As we explored in my last post, 25-34 year olds with a four year degree or more are concentrating in big metros, with a high proportion living in their central cities. Seventy four percent of young professionals are living in one of the 54 regions with a population of one million or more and in those metros one third live in the central city(s). The concentration is even greater in the top ten where 42% live with 35% of them in the central city.
The top ten are:
New York | Los Angeles | Washington DC | Chicago | San Jose/San Francisco | Boston | Philadelphia | Dallas | Atlanta | Houston
But the clear winner is the New York City CSA. This now four state region has more than 1.3 million young professionals living there. That’s 10% of all young professionals in the country. This compares to 7% of the total population in the country living in the region. Even more astonishing is that New York City has home to more than 650,000 young professionals. That’s 5% of the young professionals in the country choosing to live there. Double its share of the total population of the country. Forty eight percent of the region’s 25-34 year olds with a four year degree or more live in New York City.

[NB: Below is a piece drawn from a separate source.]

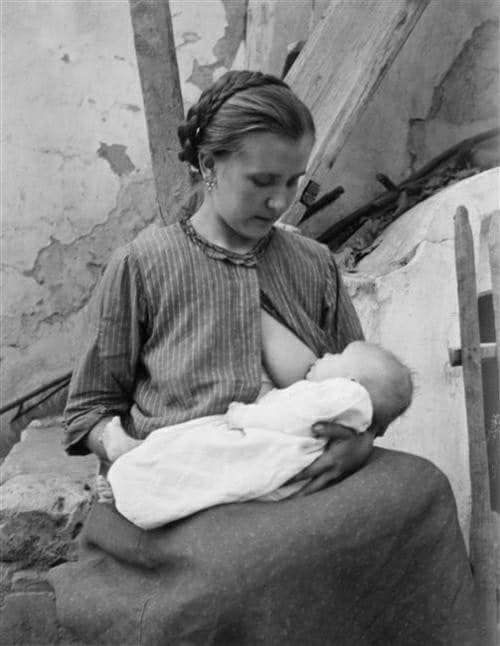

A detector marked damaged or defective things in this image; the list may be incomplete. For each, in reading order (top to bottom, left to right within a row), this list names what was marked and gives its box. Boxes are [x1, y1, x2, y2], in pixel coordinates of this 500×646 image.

peeling plaster [96, 142, 136, 177]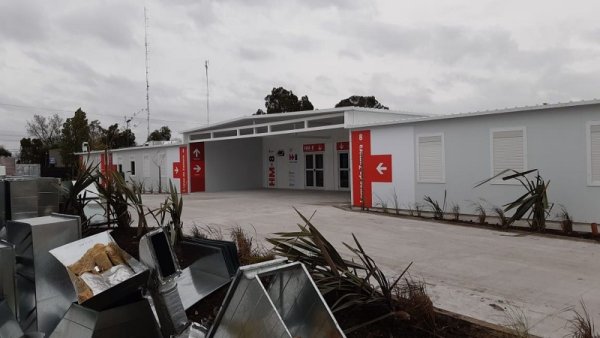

That means that New York City alone has roughly double the young professionals residents as the entire state of Michigan: 650,000 compared to 333,000.
So what is it that attracts so many young professionals to the New York City region and city? Certainly not low costs (taxes, housing, cost of living, etc. are among the highest in the country). It isn’t the weather. Nor is it necessarily just a job. Although that matters. The region ranks 39th among the 54 metros with populations of one million or more in the proportion of those with a four year degree or more that are working.
Mayor Bloomberg in a Financial Times column provides an explanation of what matters most to attracting young professionals. He wrote:
The most creative individuals want to live in places that protect personal freedoms, prize diversity and offer an abundance of cultural opportunities. A city that wants to attract creators must offer a fertile breeding ground for new ideas and innovations. In this respect, part of what sets cities such as New York and London apart cannot be captured by rankings. Recent college graduates are flocking to Brooklyn not merely because of employment opportunities, but because it is where some of the most exciting things in the world are happening – in music, art, design, food, shops, technology and green industry. Economists may not say it this way but the truth of the matter is: being cool counts. When people can find inspiration in a community that also offers great parks, safe streets and extensive mass transit, they vote with their feet.
Protect personal freedoms, prize diversity, offer an abundance of cultural opportunities and offer great parks, safe streets and extensive mass transit. That is the priority list if Michigan wants to be competitive in retaining and attracting young talent.